━━━ Excerpt

20150221 – Time in a changing network

One of the most challenging aspects of programming, is making programs actually usable for people, because the devil is in the details and the details are hard to get right.

One such detail is finding the IP numbers of the servers we should talk to and decide what to do about them.

Lets start ntimed-client:

ntimed-client ntp-east.example.com ntp-west.example.com xx.pool.ntp.org

ntimed-client calls getaddrinfo(3) to resolve the names and we get:

ntp-east.example.com
        192.168.1.123
        1.2.3.5
        1111:2222:3333::5555
ntp-west.example.com
        192.168.1.123
        1.2.3.4
        1111:2222:3333::4444
xx.pool.ntp.org
        2.0.0.1
        2.0.0.2
        2.0.0.3
        2222:0000:0000::2222
        2222:0000:0000::3333
        2222:0000:0000::4444

Now, anybody want to hazard a guess to how many NTP servers hide behind those twelve IP numbers ? Any answer from six to twelve can make sense.

When we check again later, we will get different DNS answers, how do we integrate them with the previous answers ?

Ohh, and if this is a laptop or VM image, it’s reachability may change dramatically during suspend/resume events, so that we should maybe prefer the IPv6 to the IPv4 address for a particular server.

Now you know why I havn’t posted anything for a couple of weeks.

I think I have come up with a heuristic which will Do The Right Thing without causing undue harm, this blog entry is an attempt to see if I can also explain it.

Current Heuristic

During startup, we perform some simple sanity checks, for instance it makes no sense to receive the same argument more than once. We treat that as a startup failure.

Any arguments which successfully resolve to no ip addresses also cause a startup failure.

(I’m not quite decided what to do on resolver failure during startup. When systems boot this is a common transient state until interfaces and routing stabilizes, so some kind of “hang on and try again” behaviour would make sense.)

Next we create a “ntp_group” for each argument, and create “ntp_peer” instance for all the addresses returned by getaddrinfo(3).

━━━━━━
━━━ Given data

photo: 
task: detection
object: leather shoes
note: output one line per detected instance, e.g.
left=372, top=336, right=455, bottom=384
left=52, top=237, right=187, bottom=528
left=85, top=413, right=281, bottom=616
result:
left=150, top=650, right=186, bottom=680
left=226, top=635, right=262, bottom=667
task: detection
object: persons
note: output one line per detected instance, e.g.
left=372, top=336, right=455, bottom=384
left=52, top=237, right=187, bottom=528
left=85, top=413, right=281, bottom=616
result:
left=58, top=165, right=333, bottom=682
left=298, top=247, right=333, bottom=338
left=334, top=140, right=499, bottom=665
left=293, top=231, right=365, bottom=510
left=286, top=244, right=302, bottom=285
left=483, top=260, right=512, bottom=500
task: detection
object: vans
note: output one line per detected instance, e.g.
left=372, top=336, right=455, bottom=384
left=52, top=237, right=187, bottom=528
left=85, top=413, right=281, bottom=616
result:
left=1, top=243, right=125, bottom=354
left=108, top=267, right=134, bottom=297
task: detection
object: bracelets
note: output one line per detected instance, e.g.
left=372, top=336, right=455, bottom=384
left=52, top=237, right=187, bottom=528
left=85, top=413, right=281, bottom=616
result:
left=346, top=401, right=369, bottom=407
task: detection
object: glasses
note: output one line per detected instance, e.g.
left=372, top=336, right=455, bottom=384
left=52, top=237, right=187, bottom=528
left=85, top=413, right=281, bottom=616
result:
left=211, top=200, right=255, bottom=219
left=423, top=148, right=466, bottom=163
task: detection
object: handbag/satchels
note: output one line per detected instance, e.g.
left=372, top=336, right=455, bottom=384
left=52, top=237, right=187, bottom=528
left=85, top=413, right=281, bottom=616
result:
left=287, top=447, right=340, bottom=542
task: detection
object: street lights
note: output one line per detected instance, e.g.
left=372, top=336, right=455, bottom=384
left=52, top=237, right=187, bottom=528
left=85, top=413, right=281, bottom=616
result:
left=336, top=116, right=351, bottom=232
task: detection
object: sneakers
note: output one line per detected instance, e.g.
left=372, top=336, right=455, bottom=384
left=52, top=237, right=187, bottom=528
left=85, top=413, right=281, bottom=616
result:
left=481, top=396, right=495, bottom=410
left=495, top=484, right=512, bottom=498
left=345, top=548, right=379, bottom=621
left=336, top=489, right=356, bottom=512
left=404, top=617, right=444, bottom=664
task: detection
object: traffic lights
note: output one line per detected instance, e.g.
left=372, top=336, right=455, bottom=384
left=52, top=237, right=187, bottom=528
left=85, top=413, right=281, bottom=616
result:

━━━━━━

» Work instructions
a: Retype the part of the post on time in a changing network that starts at "I think I have" and ends after "would make sense.)".
b: Write what comes next in the post on time in a changing network, starting after its last sentence.

» Answer set
a:
I think I have come up with a heuristic which will Do The Right Thing without causing undue harm, this blog entry is an attempt to see if I can also explain it.

Current Heuristic

During startup, we perform some simple sanity checks, for instance it makes no sense to receive the same argument more than once. We treat that as a startup failure.

Any arguments which successfully resolve to no ip addresses also cause a startup failure.

(I’m not quite decided what to do on resolver failure during startup. When systems boot this is a common transient state until interfaces and routing stabilizes, so some kind of “hang on and try again” behaviour would make sense.)

b:
Any ntp_peer that has the same IP number as another peer, is marked as a duplicate and put to the side. (ie: 192.168.1.123 in the example above.)

Now we have a brutto list of plausible servers.

To manage transitions in and out of the groups as DNS changes over time, we give each ntp_peer a shift-register called “present”, and call getaddrinfo(3) again periodically.

If the call to getaddrinfo(3) succeeds, we shift “present” to the left for all peers in the group.

For each IP number getaddrinfo(3) returned, we set the low bit in the “present” register for that peer, and we create new peers for new IP numbers.

Any peers with a zero “present” register gets removed.

The effect of this is to retain a memory of the old servers for some period of time and to tide over DNS server trouble, which means less traffic in and out of the set of plausible servers.

(There are nitty gritty details behind this, for instance if we delete a peer which has displaced other peers because they all have the same IP#, we don’t want to loose the state, but move that “good” version of the peer to one of the other groups it appears in.)

Now we poll all the servers and consider the results.

First we look for evidence that different IP numbers reach the same NTP server by looking for replies which has identical stratum, refid and reference timestamp.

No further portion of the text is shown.